O art. 278 do CPC vindouro, por sua vez, corresponde, em tese, ao atual art. 798, que consagra o poder geral de cautela.

Como a nova disposição abarca tanto as medidas conservativas como as de caráter satisfativo, parece-nos que mais adequado seria passar a denominar a hipótese como poder geral de urgência.[18]

A redação do citado art. 278 do Anteprojeto, porém, merece reparos, tendo em vista que não apenas “uma parte” pode causar lesão à outra, mas principalmente o só decurso do tempo, capaz, inclusive, de comprometer a efetividade da tutela jurisdicional a ser oferecida pelo Estado-juiz.

Já o parágrafo único do art. 278 reproduz quase literalmente o disposto no art. 805 do CPC, que deriva do princípio da menor restrição possível, o que não constitui inovação.

Nos artigos seguintes das disposições comuns, o Anteprojeto praticamente repete os arts. 273, §§1º e 3º, 800 e 811 do atual Código de Processo Civil e positiva, expressamente, em seu art. 279, parágrafo único, que a decisão, nessa seara, desafia agravo de instrumento.

Dada a menor relevância dessas disposições, que não contemplam alterações substanciais em relação à disciplina atual, passamos à análise das tutelas de urgência e da evidência.


3. Tutela de urgência.

Sobre a urgência, Luiz Fux há muito já assentava que:

À luz do princípio do acesso à justiça, consagrado no art. 5º, XXXV, da Constituição Federal, que tem como corolário o direito impostergável à adequada tutela jurisdicional, não podia o legislador escusar-se de prever a “tutela urgente”, sob pena de consagrar a tutela “tardia e ineficiente”, infirmando a garantia constitucional por via oblíqua, na medida em que a “justiça retardada é justiça denegada”.[19]

Atendendo aos reclamos da urgência e uniformizando, como dito alhures, o tratamento das tutelas cautelar e antecipatória – esta última denominada satisfativa –, o art. 283 do Anteprojeto do Novo CPC, tratando do que denomina tutela de urgência, estatui, in verbis:

Art. 283. Para a concessão de tutela de urgência, serão exigidos elementos que evidenciem a plausibilidade do direito, bem como a demonstração de risco de dano irreparável ou de difícil reparação.

Enquanto o art. 273 do CPC de 1973 exige prova inequívoca e verossimilhança das alegações, o novel dispositivo requer a plausibilidade do direito para a tutela de urgência.

Segundo o eminente Min. Luiz Fux, há, em princípio, uma contraditio in terminis na utilização das expressões “prova inequívoca” e “verossimilhança” no art. 273 em vigor, na medida em que aquela conduz à certeza, e não apenas a um juízo de probabilidade.[20]

Nessa linha, o Anteprojeto passa a exigir “elementos que evidenciem a plausibilidade do direito”, o que mais se aproxima da convicção de verossimilhança, característica das tutelas de urgência, que são fruto da cognição sumária.

→ **Dados armazenados**
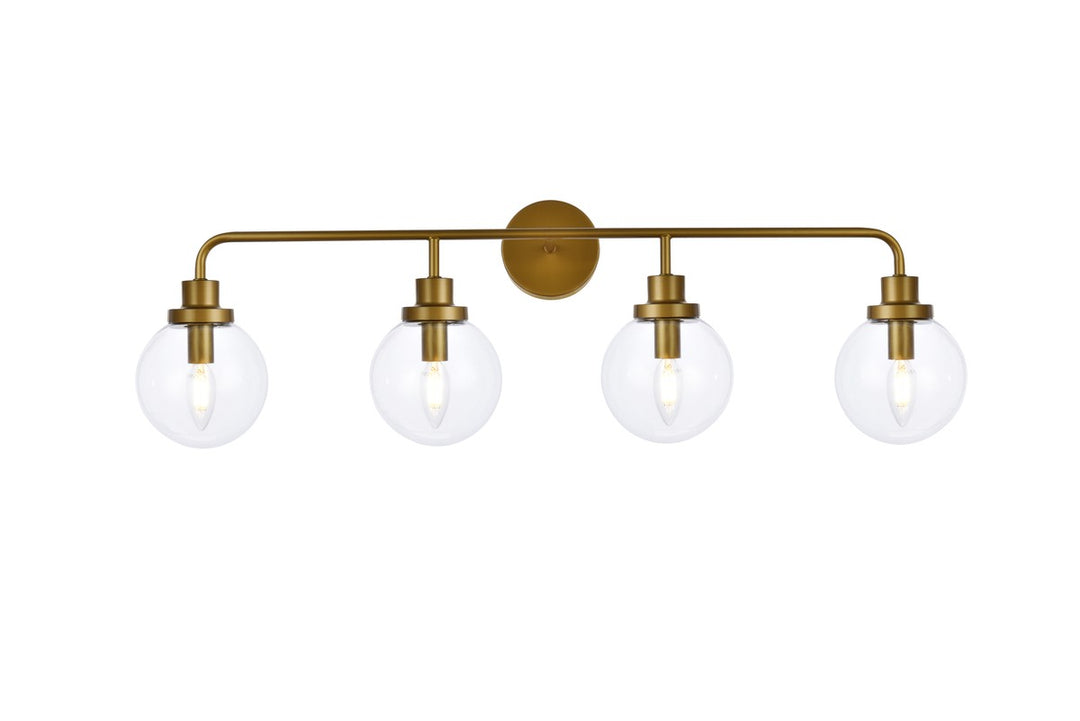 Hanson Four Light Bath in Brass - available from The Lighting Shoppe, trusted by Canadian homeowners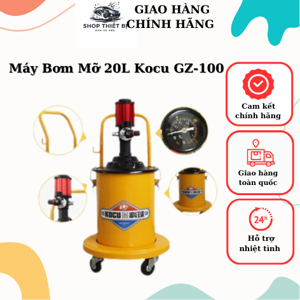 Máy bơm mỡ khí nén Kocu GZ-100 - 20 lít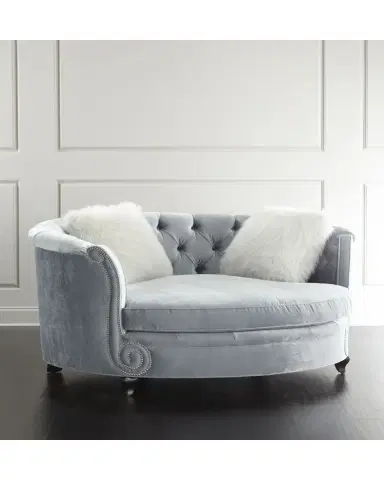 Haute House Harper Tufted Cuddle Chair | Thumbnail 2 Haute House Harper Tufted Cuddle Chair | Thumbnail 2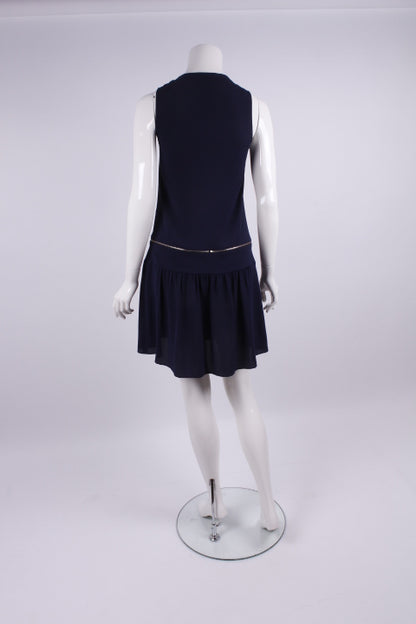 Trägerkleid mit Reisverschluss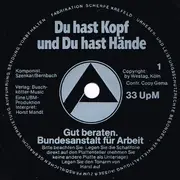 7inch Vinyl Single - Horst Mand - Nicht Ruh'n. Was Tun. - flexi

→ **Exercício 1**
No trecho sobre tutela de urgência, que recurso cabe contra a decisão, segundo o art. 279, parágrafo único, do Anteprojeto?
→ **Exercício 2**
Imprima a parte do trecho sobre tutela de urgência que começa em "Dada a menor" e termina em "e da evidência.".

→ **Resposta do exercício 1**
Agravo de instrumento.

→ **Resposta do exercício 2**
Dada a menor relevância dessas disposições, que não contemplam alterações substanciais em relação à disciplina atual, passamos à análise das tutelas de urgência e da evidência.